▸ What to do: Reproduce the listing below verbatim, line by line, but leave out the pictures.

== Dataset records ==

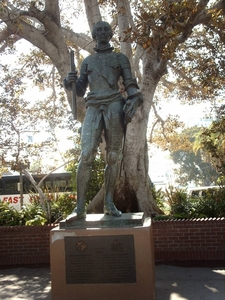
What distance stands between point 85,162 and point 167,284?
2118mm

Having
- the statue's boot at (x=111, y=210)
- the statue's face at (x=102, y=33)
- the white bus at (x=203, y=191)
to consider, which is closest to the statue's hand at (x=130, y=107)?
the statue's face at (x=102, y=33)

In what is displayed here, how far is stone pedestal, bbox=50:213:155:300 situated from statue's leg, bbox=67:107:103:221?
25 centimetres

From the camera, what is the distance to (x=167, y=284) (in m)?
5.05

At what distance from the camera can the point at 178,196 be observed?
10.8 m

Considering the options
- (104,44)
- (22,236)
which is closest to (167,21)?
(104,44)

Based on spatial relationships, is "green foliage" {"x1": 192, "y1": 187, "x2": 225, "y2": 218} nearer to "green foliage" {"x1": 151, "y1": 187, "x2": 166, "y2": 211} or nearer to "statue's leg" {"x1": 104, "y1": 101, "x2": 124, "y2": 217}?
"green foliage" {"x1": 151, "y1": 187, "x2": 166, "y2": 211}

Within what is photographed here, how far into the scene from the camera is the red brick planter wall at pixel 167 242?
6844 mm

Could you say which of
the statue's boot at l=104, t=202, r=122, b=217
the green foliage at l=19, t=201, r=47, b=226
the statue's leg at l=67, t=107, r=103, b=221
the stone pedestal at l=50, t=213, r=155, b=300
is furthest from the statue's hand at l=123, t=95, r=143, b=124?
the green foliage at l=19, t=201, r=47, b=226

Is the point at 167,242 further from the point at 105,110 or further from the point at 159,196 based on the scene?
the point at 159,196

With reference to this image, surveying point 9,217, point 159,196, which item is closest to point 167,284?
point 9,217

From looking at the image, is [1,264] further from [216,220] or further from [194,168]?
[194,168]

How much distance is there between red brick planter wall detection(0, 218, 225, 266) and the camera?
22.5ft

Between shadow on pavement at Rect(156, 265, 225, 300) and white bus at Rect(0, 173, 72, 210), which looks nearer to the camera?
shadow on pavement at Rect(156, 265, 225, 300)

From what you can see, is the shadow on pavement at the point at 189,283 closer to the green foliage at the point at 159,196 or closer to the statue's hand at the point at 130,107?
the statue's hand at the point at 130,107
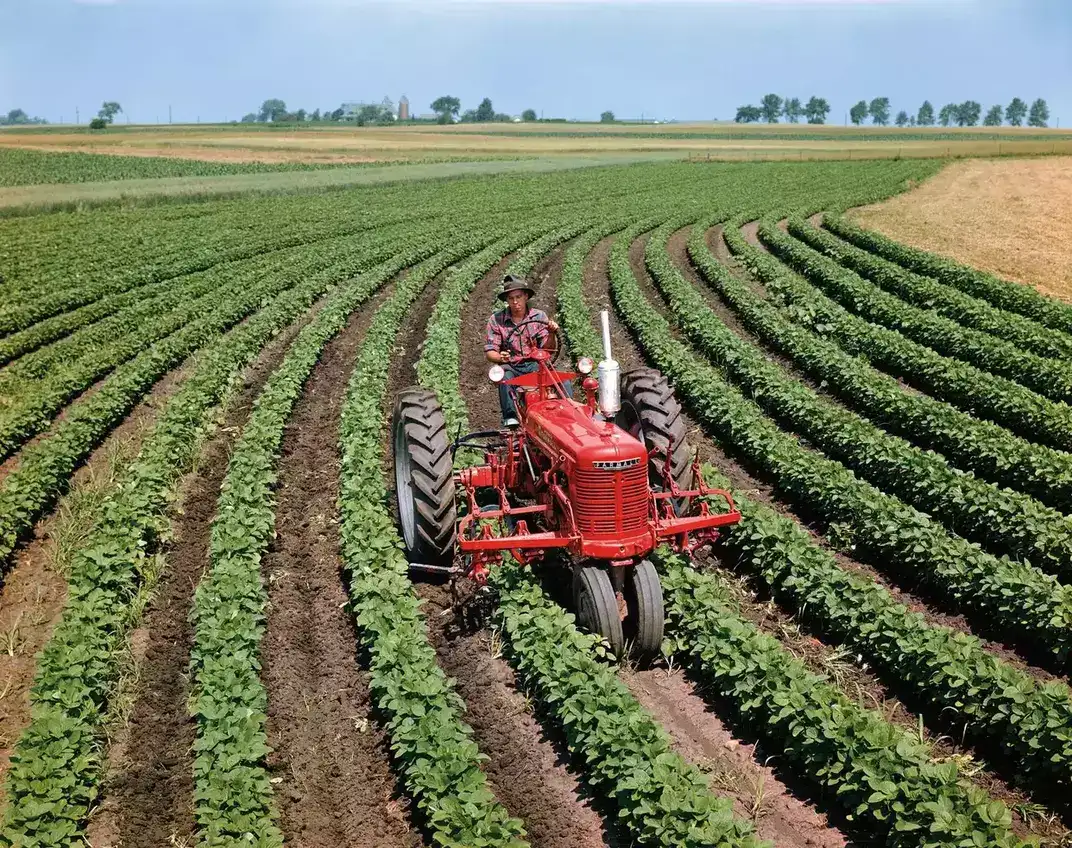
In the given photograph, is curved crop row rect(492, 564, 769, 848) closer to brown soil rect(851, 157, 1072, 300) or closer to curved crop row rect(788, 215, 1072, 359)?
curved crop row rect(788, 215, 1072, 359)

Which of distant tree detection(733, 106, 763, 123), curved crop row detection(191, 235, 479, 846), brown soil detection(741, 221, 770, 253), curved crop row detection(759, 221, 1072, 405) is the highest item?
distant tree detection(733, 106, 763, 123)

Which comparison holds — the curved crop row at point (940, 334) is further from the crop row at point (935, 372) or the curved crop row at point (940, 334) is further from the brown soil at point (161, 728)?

===

▸ Result:
What distance stands between point 85,162 and point 167,284?
2118mm

Having
- the statue's boot at (x=111, y=210)
- the statue's face at (x=102, y=33)
- the white bus at (x=203, y=191)
to consider, which is closest to the statue's hand at (x=130, y=107)?
the statue's face at (x=102, y=33)

In what is displayed here, how far is stone pedestal, bbox=50:213:155:300 situated from statue's leg, bbox=67:107:103:221?
25 centimetres

From the camera, what is the distance to (x=167, y=284) (in m)?
5.05

At what distance from the camera can the point at 178,196 be observed?
10.8 m

Considering the options
- (104,44)
- (22,236)
which is closest to (167,21)?
(104,44)

Based on spatial relationships, is "green foliage" {"x1": 192, "y1": 187, "x2": 225, "y2": 218} nearer to "green foliage" {"x1": 151, "y1": 187, "x2": 166, "y2": 211} or nearer to "statue's leg" {"x1": 104, "y1": 101, "x2": 124, "y2": 217}?
"green foliage" {"x1": 151, "y1": 187, "x2": 166, "y2": 211}

Within what is photographed here, how far into the scene from the camera is the red brick planter wall at pixel 167 242?
6844 mm

Could you say which of
the statue's boot at l=104, t=202, r=122, b=217
the green foliage at l=19, t=201, r=47, b=226
the statue's leg at l=67, t=107, r=103, b=221
the stone pedestal at l=50, t=213, r=155, b=300
is furthest from the statue's hand at l=123, t=95, r=143, b=124?
the green foliage at l=19, t=201, r=47, b=226

Is the point at 167,242 further from the point at 105,110 or further from the point at 159,196 based on the scene?
the point at 159,196

With reference to this image, surveying point 9,217, point 159,196, which item is closest to point 167,284?
point 9,217

From looking at the image, is [1,264] further from [216,220] or further from [194,168]?
[194,168]

How much distance is there between red brick planter wall detection(0, 218, 225, 266) and the camera?
22.5ft

Between shadow on pavement at Rect(156, 265, 225, 300) and white bus at Rect(0, 173, 72, 210), which looks nearer to the camera?
shadow on pavement at Rect(156, 265, 225, 300)

From what you can see, is the shadow on pavement at the point at 189,283 closer to the green foliage at the point at 159,196 or closer to the statue's hand at the point at 130,107?
the statue's hand at the point at 130,107
In the given photograph, is curved crop row rect(492, 564, 769, 848) closer to brown soil rect(851, 157, 1072, 300) or closer to curved crop row rect(788, 215, 1072, 359)?
curved crop row rect(788, 215, 1072, 359)

Which of distant tree detection(733, 106, 763, 123), curved crop row detection(191, 235, 479, 846), brown soil detection(741, 221, 770, 253), curved crop row detection(759, 221, 1072, 405) is the highest item?
distant tree detection(733, 106, 763, 123)

Which comparison holds — the curved crop row at point (940, 334) is further from the crop row at point (935, 372) or the curved crop row at point (940, 334) is further from the brown soil at point (161, 728)?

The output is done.